Exercise data:
★ ★ ★ ★ ★

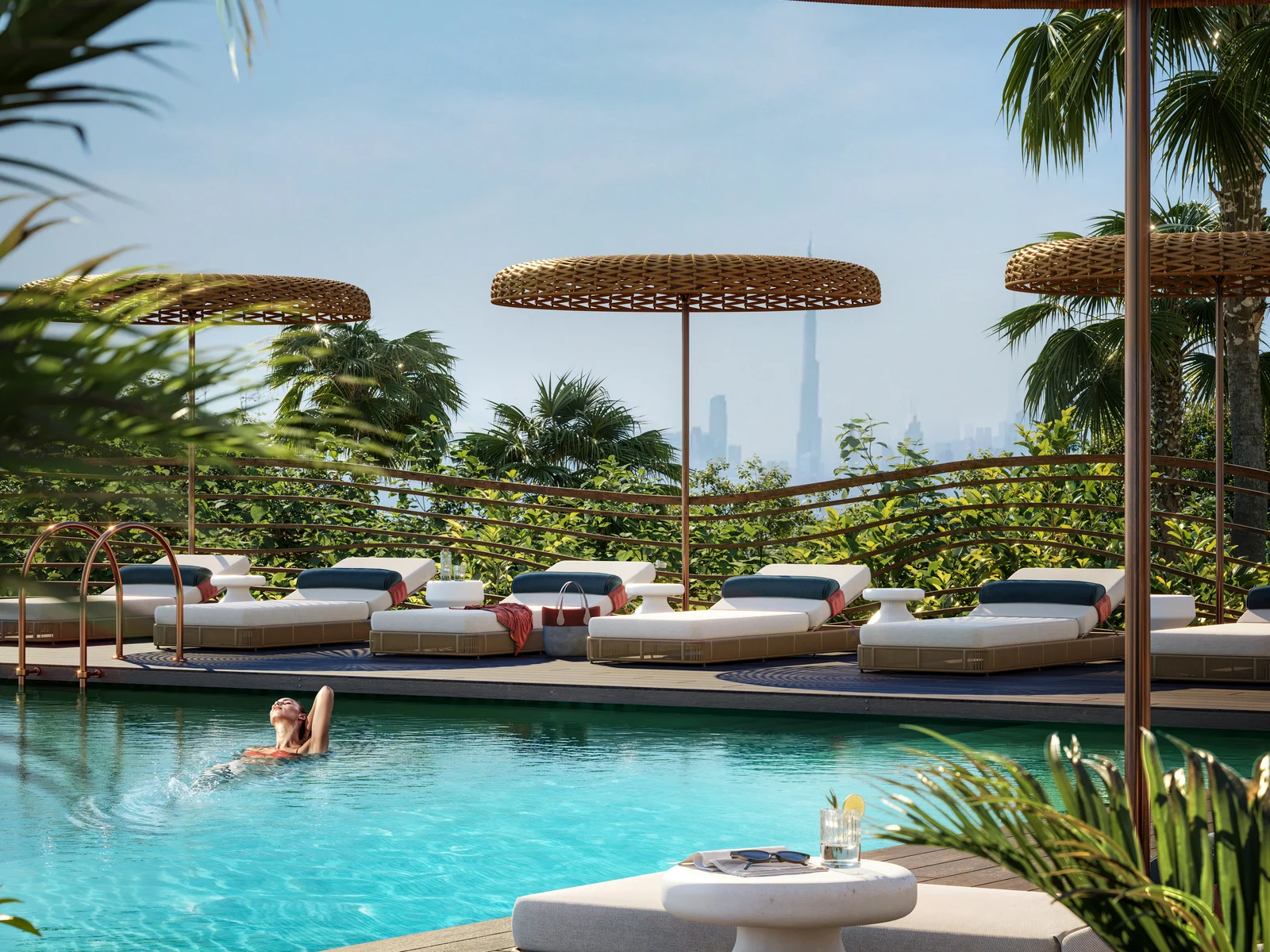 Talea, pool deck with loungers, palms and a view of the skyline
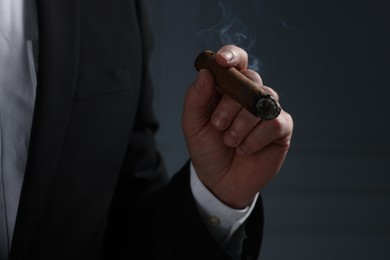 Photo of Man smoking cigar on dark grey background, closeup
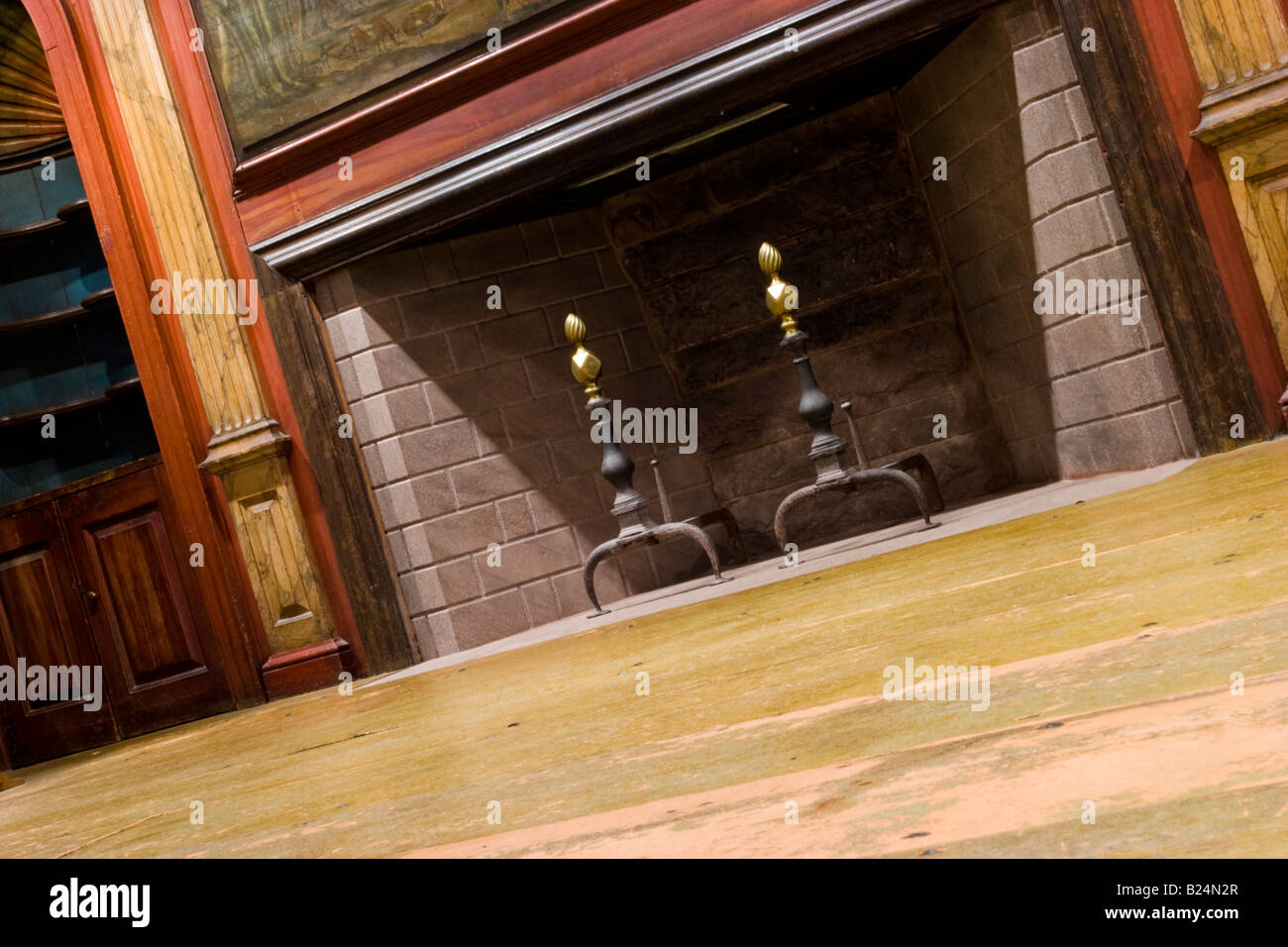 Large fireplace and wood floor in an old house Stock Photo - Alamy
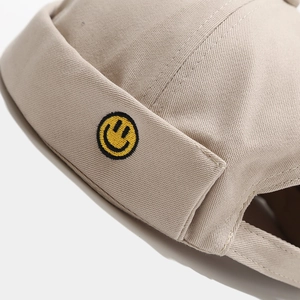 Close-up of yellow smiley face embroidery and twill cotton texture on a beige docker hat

★ ★ ★ ★ ★

Requirement: The data above should be returned in full, exactly as written, apart from its images.

Result:
 Talea, pool deck with loungers, palms and a view of the skyline
 Photo of Man smoking cigar on dark grey background, closeup
 Large fireplace and wood floor in an old house Stock Photo - Alamy
 Close-up of yellow smiley face embroidery and twill cotton texture on a beige docker hat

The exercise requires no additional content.